__Complete o seguinte__.
1. No texto sobre a nulidade da acusação, em que data foi deduzida a acusação contra o arguido?
2. Escreva a continuação do texto jurídico sobre a nulidade da acusação, a partir da última frase apresentada.

__Texto fornecido__.
# # #
Também no que respeita ao segundo de tais fundamentos e à sua peculiar versão de interrogatório que o situaria na fase final da investigação com todas as consequências que teria no que se reporta à possibilidade de aplicação de medidas cautelares que o processo penal admite e tal interpretação dificultaria em grande medida, se dirá que o recorrente carece de razão. É que o mesmo, neste processo, teve conhecimento dos factos que lhe são imputados quando lhe foi aplicada a medida de coacção, como se vê dos recursos que interpôs da decisão que lha aplicou e que a numeração do processo e o Ac. do STJ de 14/5/2014 dão conta, não podendo assim afirmar-se a postergação, no interrogatório, do constante dos art.°s 61° e 272° do CPP, que é o que, afinal, o recorrente insiste em afirmar. Pois o mesmo teve conhecimento que contra si pendia este processo e quais os factos que lhe eram imputados, podendo defender-se, desde então, dos mesmos que é o que estes preceitos (o primeiro no n.° 1 c)) essencialmente visam. A interpretação do recorrente já, aliás, foi escrutinada pelo TC no Ac. 72/20 12, no qual, após se afirmar “desde logo, não é constitucionalmente imposto que o arguido seja ouvido sempre que um novo facto ou elemento probatório seja incorporado no inquérito ou que tenha de existir um interrogatório no encerramento do inquérito que, a título de “audiência pré-fina!” (cf Paulo Pinto de Albuquerque, Comentário ao Código de Processo Penal, 4ª edição, Lisboa, 2007, p. 733), dê previamente a conhecer ao arguido todo o conteúdo fáctico da acusação, se concluiu no sentido de que não constitui nulidade o não confronto do arguido, em interrogatório, com todos os factos concretos que venham a ser inseridos na acusação contra ele deduzida.
Pelo que sou de parecer que o recurso não merece provimento.

4. O arguido recorrente veio responder ao parecer do Exmº Sr. PGA através do seu requerimento de fls. 73 a 81, reafirmando e acrescentando mais alguns argumentos à sua posição, terminando como o fizera nas conclusões de recurso.

III

Questões a apreciar[1]:

A nulidade da acusação:

1. Por ter sido notificada ao arguido para além do prazo legal.

2. Por o Ministério Público não ter procedido a interrogatório do arguido finda a investigação e antes de proferida aquela.        

IV

1. O despacho recorrido tem o seguinte teor:
            “A.2) Da nulidade da acusação
            Através de requerimento de fls. 1676 a 1680, vem o arguido, além do mais, referir que a acusação não lhe foi notificada nos termos do artigo 103.°, n.º 10 do Código de Processo Penal, em tempo útil, o que determina que a mesma não possa ser tomada em conta, para os efeitos previstos na lei.
            Em primeiro lugar, o número a que o arguido faz referência não existe.
            Em segundo lugar, embora o arguido não mencione a que “efeitos previstos na lei” se refere, desde já salientamos que se se está a referir ao facto de, a seu ver, ter sido excedido o prazo de duração máxima da medida de coacção obrigação de permanência na habitação, já deixámos claro, através de despacho de fls. 1656 a 1569, o nosso entendimento, no sentido de que o que releva para esse efeito é a data da acusação, a qual foi deduzida no dia 26.05.2014, motivo pelo qual não foi excedido o prazo de duração máxima da medida de coacção.
# # #
__Excertos das linhas__.
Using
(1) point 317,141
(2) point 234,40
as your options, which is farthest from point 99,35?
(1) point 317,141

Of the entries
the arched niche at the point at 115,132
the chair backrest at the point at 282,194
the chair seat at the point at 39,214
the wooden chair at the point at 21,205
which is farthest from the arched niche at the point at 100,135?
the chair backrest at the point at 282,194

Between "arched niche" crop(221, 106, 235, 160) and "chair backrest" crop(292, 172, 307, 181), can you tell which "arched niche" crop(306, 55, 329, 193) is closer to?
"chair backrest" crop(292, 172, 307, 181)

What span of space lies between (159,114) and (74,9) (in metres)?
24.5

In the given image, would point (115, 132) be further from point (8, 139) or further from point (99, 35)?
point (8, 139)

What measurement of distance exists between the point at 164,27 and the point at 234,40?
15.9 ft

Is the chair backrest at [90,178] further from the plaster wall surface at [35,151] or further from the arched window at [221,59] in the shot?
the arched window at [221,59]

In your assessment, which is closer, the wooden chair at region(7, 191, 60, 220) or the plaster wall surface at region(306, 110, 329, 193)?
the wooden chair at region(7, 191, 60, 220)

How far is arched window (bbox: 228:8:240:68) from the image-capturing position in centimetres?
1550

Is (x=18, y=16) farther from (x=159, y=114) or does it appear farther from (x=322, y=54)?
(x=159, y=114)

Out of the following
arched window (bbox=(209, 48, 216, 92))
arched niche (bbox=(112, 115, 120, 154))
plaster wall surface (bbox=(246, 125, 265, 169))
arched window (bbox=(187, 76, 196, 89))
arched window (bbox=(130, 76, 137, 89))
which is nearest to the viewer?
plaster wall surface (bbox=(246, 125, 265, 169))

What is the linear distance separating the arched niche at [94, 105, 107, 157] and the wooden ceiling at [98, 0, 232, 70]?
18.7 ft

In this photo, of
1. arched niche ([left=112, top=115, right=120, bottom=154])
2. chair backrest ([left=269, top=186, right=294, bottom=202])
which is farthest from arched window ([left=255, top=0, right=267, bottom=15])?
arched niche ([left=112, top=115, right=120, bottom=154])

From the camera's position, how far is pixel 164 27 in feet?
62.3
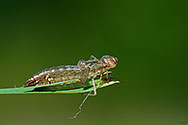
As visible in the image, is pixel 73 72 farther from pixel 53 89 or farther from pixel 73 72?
pixel 53 89

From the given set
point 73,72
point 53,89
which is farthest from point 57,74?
point 53,89

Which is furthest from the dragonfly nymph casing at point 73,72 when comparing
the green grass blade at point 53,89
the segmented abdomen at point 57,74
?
the green grass blade at point 53,89

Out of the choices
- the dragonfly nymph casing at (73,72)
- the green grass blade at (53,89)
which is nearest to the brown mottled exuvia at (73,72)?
the dragonfly nymph casing at (73,72)

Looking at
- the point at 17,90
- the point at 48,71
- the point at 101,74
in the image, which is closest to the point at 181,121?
the point at 101,74

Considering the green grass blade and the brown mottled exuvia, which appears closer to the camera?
the green grass blade

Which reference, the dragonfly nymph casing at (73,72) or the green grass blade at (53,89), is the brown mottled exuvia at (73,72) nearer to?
the dragonfly nymph casing at (73,72)

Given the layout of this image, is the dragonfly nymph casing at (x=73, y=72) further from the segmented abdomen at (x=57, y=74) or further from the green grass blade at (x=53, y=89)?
the green grass blade at (x=53, y=89)

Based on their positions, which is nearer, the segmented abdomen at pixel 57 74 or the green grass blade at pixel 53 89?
the green grass blade at pixel 53 89

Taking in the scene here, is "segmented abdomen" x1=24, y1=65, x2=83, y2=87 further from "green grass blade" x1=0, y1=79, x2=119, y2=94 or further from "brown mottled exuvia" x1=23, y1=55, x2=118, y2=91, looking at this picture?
"green grass blade" x1=0, y1=79, x2=119, y2=94

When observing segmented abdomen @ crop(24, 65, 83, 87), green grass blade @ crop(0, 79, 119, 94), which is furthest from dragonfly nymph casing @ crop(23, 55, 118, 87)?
green grass blade @ crop(0, 79, 119, 94)

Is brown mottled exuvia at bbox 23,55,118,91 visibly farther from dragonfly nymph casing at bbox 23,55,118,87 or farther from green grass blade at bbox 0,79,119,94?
# # #
__Respostas esperadas__.
1. No dia 26.05.2014.

2.
Para além disso, nesse mesmo requerimento, vem o arguido arguir a nulidade da acusação, por violação do disposto no artigo 272.°, n.º 1 do Código de Processo Penal.

Dispõe o citado artigo que «Correndo inquérito contra pessoa determinada em relação à qual haja suspeita fundada da prática de crime é obrigatório interrogá-la como arguido, salvo se não for possível notificá-la».

Ora, o arguido foi interrogado nas seguintes datas:

i) 3 1.05.2013, pela PJ (fls. 89 a 92);

ii) 26.11.2013, pela PJ — tendo o arguido referido que não pretendia prestar declarações complementares sobre os factos em investigação nos presentes autos (fls. 483 a 485);

iii) 27.11.2013, pela Mma Juiz de Instrução, tendo o arguido referido que não pretendia prestar declarações (fls. 551 a 575).

Como tal, mal se compreende a arguida nulidade — de que o arguido não foi interrogado enquanto tal -, quando foi efectivamente interrogado por três vezes no âmbito do inquérito, duas das quais se remeteu ao seu direito — constitucionalmente garantido - ao silêncio.

Termos em que, sem necessidade de ulteriores considerações, julgo improcedente a arguida nulidade da acusação.

Notifique”.
V

Apreciando:

1ª Questão: a nulidade da acusação por ter sido notificada ao arguido para além do prazo legal.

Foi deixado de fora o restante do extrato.